Viewbix reaches 50,000 customers: expect to see more videos with annoying apps
Online video advertising revenue is continuing to rise. By 2016, ad revenue in that vein will rake in $9 billion. This year online video ads are expected to bring in about $4 billion. With this predicted revenue increase of over 200 percent over the next three years, online video ads must be doing something right.
However, that statistic is only for the platforms hosting online video ads, like Hulu and YouTube. What about the people making and submitting them? How can they potentially make a profit on their own videos? Tel Aviv-based Viewbix claims to help this problem by embedding clickable apps into video content. Today Viewbix announced that it has more than 50,000 registered business customers, so video makers are beginning to catch on. This comes about a year after raising a $2 million Series A round of funding led by Canaan Partners.
Viewbix calls the content it embeds apps because of the range of what it can be. Users can throw in a link to their company's websites, a Twitter handle, some pictures, a map, etc. Here's an example of the service in action: you stumble upon a company’s YouTube video showing one of its products. Let's say it's a cabin rental (I am taking this directly off the Viewbix website, by the way). The video just enthralls you with the lincoln log interiors, picturesque wooded landscape, and quaint man blithely talking about all of cabins you could rent. In one case, you could watch this video and then close the browser not acting on your intense initial urge to rent this cabin now!
Imagine, though, what could have happened if, instead, you were linked within the video to something else related to the website – say, a map showing where the cabins are, social media for the cabin rental company, pictures of, yes, more cabins, and a link to pricing plans. Suddenly there's a potential transaction.
That is essentially what Viewbix does: it allows companies to embed ads to transform static video viewings -- be it on Youtube, Vimeo, Facebook, etc. -- into actions. That is, potential transactions, which means money for all.
Of course, the content Viewbix touts is those pesky popups you see in YouTube videos that annoy the hell out of you. You know when you're enjoying a funny/cool/thought provoking video and somewhere in the middle of it an amateurish looking popup appears saying something like "Click me for more information!" That's all thanks to companies like Viewbix. I don't know about you, but I've never clicked on one of those.
But it seems others are. According to Viewbix's website, "More than 20% of the viewers who watch a video in a Viewbix click on the call to action button or engage with at least one of the apps inside the player itself." If you can believe this stat, these apps are translating into positive quantifiable data.

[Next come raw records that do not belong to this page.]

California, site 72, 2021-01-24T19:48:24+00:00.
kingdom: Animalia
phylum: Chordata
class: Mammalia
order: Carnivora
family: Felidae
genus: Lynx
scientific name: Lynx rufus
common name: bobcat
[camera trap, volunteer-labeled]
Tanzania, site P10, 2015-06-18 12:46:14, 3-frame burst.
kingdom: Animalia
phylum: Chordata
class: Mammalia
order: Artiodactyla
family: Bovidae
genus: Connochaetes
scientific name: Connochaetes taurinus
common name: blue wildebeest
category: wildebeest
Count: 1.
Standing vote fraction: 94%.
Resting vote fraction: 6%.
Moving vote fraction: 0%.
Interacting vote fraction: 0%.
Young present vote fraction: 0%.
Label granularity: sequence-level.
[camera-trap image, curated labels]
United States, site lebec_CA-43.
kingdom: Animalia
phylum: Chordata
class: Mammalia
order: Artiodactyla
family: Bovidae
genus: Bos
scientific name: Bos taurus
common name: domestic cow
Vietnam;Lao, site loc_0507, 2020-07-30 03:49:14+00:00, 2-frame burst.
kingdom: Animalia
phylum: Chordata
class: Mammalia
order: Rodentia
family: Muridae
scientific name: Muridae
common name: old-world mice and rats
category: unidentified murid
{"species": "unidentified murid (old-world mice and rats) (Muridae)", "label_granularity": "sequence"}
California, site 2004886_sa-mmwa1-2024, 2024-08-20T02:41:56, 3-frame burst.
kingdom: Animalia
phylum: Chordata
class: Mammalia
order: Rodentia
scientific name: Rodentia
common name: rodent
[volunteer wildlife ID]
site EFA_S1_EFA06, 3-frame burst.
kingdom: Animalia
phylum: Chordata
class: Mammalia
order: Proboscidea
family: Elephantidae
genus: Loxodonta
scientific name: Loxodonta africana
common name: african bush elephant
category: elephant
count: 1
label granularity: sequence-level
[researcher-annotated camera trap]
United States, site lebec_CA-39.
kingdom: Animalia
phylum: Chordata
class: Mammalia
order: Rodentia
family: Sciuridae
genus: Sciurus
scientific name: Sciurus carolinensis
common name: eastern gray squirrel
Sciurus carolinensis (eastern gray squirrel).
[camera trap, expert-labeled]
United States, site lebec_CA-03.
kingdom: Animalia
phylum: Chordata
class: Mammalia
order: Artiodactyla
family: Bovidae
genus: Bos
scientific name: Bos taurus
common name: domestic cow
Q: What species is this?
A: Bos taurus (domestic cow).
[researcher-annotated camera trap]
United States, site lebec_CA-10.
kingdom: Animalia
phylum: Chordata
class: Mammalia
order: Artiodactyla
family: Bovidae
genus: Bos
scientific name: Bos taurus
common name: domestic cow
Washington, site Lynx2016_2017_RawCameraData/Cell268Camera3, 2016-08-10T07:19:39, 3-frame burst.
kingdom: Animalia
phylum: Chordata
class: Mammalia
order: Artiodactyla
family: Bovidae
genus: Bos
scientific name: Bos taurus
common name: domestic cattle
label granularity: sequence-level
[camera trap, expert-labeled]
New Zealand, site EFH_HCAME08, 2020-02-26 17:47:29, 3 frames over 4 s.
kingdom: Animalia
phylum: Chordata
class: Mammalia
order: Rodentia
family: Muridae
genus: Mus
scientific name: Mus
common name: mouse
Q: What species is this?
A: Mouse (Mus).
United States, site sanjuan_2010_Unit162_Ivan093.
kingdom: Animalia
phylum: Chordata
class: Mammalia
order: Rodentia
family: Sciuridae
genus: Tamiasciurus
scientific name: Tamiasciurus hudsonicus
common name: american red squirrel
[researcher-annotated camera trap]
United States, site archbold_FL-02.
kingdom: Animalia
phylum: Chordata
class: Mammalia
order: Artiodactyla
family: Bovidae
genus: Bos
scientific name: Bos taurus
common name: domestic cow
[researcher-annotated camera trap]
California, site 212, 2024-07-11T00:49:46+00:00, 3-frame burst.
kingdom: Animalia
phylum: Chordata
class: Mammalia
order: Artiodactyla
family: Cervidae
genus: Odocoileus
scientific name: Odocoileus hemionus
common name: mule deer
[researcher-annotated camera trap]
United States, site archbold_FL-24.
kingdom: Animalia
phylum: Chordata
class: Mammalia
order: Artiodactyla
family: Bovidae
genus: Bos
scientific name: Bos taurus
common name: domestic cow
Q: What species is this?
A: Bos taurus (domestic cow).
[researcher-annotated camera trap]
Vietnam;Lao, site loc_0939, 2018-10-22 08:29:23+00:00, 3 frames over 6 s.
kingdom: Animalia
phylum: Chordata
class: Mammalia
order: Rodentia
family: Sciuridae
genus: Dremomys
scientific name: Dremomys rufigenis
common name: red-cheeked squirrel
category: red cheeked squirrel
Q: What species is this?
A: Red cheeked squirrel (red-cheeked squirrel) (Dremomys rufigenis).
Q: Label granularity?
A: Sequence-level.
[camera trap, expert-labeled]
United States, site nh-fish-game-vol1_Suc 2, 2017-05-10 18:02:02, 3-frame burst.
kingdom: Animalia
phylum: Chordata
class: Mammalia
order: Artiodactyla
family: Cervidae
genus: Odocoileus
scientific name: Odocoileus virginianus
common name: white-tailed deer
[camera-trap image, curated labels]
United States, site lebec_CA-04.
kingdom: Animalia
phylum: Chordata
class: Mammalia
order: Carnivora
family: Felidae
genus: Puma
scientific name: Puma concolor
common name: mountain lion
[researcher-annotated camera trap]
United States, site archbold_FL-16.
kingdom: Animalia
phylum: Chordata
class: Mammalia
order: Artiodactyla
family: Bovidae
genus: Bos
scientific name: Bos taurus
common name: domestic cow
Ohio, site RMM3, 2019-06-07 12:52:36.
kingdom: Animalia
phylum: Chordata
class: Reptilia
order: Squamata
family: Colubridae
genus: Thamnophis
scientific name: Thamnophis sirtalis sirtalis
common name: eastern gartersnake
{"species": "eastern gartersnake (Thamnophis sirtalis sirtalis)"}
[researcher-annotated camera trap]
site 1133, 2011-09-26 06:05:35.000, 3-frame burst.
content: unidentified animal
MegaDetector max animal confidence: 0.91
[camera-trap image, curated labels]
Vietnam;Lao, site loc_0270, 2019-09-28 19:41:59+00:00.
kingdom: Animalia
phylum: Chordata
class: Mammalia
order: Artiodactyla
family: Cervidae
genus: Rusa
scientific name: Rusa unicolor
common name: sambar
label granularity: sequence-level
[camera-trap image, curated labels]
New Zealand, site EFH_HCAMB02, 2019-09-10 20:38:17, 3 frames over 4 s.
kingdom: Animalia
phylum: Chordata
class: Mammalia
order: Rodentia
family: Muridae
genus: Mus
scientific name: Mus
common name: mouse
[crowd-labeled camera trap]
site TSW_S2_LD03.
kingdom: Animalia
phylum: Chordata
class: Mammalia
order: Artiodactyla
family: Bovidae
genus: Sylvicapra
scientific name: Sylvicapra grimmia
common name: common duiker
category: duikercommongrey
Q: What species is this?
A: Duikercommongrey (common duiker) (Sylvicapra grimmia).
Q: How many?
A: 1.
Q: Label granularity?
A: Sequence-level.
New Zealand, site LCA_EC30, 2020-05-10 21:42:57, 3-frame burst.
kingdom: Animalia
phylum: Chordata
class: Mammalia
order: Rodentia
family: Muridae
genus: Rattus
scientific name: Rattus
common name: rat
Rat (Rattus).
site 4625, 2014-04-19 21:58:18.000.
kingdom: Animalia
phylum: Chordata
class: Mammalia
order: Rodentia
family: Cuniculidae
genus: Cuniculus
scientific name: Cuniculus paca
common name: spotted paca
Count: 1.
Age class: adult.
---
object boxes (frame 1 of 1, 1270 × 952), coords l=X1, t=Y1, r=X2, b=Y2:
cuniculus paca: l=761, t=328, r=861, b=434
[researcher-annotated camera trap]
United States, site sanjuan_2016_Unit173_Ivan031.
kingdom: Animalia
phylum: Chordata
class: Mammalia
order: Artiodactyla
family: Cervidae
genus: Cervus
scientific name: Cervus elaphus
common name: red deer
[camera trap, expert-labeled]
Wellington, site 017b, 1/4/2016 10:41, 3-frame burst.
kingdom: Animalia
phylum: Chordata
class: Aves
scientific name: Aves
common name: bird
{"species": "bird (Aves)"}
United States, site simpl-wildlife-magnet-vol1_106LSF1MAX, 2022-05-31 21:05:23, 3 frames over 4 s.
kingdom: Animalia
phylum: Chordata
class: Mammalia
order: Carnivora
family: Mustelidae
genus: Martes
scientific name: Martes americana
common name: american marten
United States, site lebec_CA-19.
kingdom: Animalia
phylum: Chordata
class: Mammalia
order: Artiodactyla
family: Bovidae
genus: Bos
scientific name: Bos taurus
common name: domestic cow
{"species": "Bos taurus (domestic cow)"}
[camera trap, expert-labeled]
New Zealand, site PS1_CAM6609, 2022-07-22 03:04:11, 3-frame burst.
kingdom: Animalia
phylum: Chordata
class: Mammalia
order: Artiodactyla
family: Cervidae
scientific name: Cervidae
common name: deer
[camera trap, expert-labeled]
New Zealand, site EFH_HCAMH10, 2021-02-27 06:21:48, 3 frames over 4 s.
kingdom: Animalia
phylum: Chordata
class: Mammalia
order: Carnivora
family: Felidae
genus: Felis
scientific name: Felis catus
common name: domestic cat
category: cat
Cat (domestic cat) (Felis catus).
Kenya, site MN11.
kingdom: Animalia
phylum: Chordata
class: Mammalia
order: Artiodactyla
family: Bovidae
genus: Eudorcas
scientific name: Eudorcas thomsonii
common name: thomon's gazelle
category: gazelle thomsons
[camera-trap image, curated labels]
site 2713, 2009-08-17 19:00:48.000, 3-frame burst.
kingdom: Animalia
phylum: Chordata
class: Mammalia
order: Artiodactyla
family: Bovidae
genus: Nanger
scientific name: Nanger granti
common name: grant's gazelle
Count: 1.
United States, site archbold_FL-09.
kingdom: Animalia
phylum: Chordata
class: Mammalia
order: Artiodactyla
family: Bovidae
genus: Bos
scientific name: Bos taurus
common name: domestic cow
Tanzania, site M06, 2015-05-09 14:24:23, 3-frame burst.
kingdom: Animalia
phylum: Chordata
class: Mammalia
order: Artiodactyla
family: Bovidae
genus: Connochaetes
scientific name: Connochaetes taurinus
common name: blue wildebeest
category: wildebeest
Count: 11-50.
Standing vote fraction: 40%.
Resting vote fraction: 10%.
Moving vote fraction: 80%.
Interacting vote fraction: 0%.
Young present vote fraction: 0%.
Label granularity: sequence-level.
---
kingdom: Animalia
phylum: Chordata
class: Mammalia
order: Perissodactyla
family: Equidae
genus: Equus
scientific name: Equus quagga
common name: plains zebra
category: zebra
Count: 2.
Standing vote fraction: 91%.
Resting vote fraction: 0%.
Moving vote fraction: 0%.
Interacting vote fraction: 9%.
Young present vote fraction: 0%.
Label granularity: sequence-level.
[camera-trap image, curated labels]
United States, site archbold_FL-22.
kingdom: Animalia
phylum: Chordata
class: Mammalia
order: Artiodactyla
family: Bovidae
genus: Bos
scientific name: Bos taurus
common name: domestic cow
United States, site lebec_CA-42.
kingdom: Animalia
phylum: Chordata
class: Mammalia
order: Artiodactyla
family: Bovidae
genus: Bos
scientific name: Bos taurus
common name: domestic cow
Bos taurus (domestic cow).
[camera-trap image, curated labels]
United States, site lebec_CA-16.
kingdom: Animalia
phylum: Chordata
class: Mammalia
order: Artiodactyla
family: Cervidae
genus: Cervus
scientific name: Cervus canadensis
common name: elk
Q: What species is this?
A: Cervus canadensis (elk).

And Viewbix isn't the only company embedding outside material onto streaming videos, in fact this seems like quite a crowded market. There's the widget LinkedTube, which, according to online forums, works just fine. But then there are other, bigger companies like Clickthrough, which was founded in 2000. And there's Overlay.tv, as well, which raised a $3.8M Series B in 2008. Most of these other embedded video content providers, however, focus on large-scale video providers, like music labels. In contrast, Viewbix is predominately for small to mid-sized companies.
Annoyance and peskiness aside, the growing number of registered users speaks for itself. So it's looking like embedded popups are here to stay – be it for better or for worse.